Colón went to California twice to do interviews, but he did the majority of his interviews in Dallas whenever bands would come through town. He got in touch with people he didn't know through friends, dropped e-mails and sent tweets, and he was able to interview even more than he had imagined. When he was ready to show a rough cut, he did a few test screenings, including one at the Fest in Gainesville, Florida, last fall. Feedback from those screenings helped make the film better.
With future screenings planned in Nashville, Newport Beach and San Francisco, Colón is happy to set up a screening anywhere that wants it.

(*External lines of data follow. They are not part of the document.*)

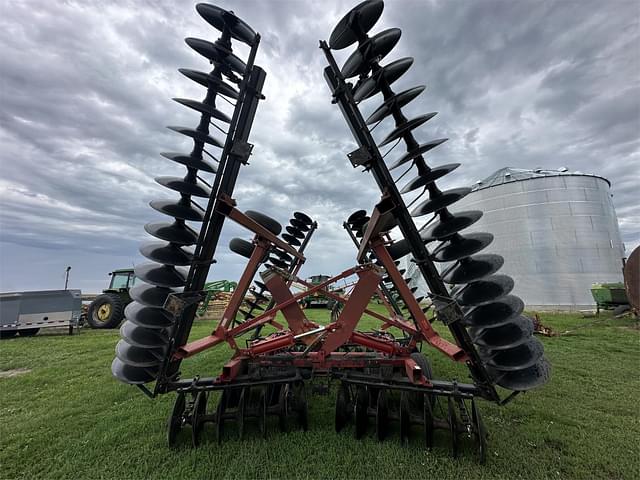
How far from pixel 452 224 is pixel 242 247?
262 cm

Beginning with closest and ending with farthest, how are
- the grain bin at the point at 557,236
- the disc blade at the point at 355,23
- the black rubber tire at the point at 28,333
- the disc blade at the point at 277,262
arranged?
the disc blade at the point at 355,23
the disc blade at the point at 277,262
the black rubber tire at the point at 28,333
the grain bin at the point at 557,236

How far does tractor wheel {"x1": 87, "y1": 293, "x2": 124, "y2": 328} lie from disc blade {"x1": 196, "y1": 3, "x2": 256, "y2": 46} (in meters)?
14.6

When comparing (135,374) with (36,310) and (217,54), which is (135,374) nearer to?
(217,54)

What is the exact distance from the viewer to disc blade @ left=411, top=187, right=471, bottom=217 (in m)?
2.82

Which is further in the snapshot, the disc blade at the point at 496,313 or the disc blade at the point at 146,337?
the disc blade at the point at 146,337

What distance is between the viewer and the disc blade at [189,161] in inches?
112

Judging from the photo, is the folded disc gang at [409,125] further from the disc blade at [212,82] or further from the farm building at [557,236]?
the farm building at [557,236]

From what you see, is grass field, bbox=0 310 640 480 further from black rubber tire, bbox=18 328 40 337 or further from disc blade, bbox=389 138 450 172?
black rubber tire, bbox=18 328 40 337

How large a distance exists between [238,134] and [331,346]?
2.74 m

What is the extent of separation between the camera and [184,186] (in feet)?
9.50

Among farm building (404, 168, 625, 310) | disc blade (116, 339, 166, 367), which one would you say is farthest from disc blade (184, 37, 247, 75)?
farm building (404, 168, 625, 310)

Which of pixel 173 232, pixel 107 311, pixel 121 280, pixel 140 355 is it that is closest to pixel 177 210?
pixel 173 232

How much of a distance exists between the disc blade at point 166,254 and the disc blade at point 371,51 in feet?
8.44

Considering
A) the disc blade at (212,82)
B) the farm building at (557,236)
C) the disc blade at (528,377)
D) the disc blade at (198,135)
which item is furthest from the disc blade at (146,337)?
the farm building at (557,236)
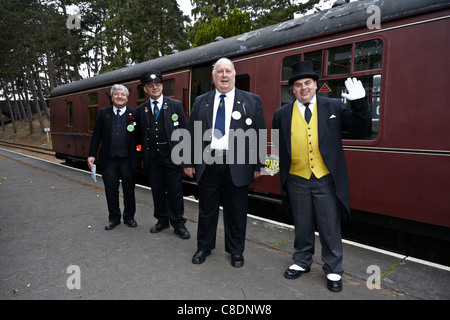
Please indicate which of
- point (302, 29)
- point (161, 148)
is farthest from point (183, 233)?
point (302, 29)

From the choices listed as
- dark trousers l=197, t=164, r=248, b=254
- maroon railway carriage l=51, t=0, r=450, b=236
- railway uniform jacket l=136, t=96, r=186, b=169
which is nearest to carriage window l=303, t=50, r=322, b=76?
maroon railway carriage l=51, t=0, r=450, b=236

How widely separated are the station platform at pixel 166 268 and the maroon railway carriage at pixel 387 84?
71cm

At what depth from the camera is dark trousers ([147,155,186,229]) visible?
405 centimetres

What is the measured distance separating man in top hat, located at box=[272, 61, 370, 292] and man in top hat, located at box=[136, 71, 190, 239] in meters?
1.63

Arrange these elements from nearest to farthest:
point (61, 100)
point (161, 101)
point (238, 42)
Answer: point (161, 101) < point (238, 42) < point (61, 100)

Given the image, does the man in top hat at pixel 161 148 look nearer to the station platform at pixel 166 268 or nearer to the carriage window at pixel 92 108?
the station platform at pixel 166 268

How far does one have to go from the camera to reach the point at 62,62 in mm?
30422

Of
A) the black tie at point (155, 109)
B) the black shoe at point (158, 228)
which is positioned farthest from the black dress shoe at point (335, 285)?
the black tie at point (155, 109)

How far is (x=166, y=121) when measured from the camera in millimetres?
4035

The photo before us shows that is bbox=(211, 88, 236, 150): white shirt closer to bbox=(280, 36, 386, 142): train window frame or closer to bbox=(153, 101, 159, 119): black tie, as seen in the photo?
bbox=(153, 101, 159, 119): black tie

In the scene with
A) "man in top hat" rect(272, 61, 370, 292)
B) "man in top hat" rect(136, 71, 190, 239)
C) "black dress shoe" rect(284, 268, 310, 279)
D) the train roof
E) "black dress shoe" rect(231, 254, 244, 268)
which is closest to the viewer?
"man in top hat" rect(272, 61, 370, 292)
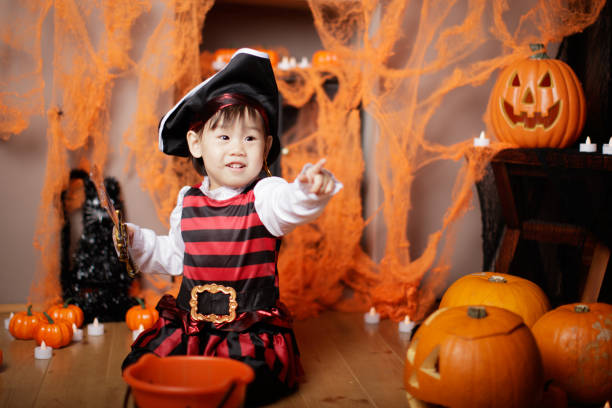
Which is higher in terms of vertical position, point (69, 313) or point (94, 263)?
point (94, 263)

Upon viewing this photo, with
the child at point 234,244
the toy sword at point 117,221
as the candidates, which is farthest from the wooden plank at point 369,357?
the toy sword at point 117,221

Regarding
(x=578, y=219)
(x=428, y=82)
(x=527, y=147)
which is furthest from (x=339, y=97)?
(x=578, y=219)

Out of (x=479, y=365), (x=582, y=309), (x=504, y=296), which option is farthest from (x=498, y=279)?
(x=479, y=365)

Very similar to how movie distribution used to be in the drive-in era, this is a grassroots sort of thing, just like how Fat Wreck Chords began. "The goal is to get as many people to see it in a theater as possible," Colón says. "It's in 5.1 [sound mix]. The [aspect] ratio we use is more cinematic. Lots of motion graphics."
The arrival of A Fat Wreck in theaters coincides with the arrival of an authorized biography of NOFX (which touches on Fat Wreck Chords) called The Hepatitis Bathtub and Other Stories in bookstores. Jennie Cotterill, who plays in Fat Wreck band Bad Cop/Bad Cop, designed the book's cover and also worked on A Fat Wreck, supplying puppets for many scenes that help illustrate the stories. Both the film and book tell the story of where the label and the band came from, but also stress that so much of their ethos is still intact to this day. Neither one is meant to be the final word.
Working with Justin Wilson, who had a major hand in making Filmage, the fantastic documentary on the Descendents, Colón hopes people rally around A Fat Wreck the same way. "If you're a Fat Wreck Chords fan, you're going to want to see it with other Fat Wreck Chords fans," Colón says. "It's like a concert. I want to tour it. And then it will be available on DVD and streaming services."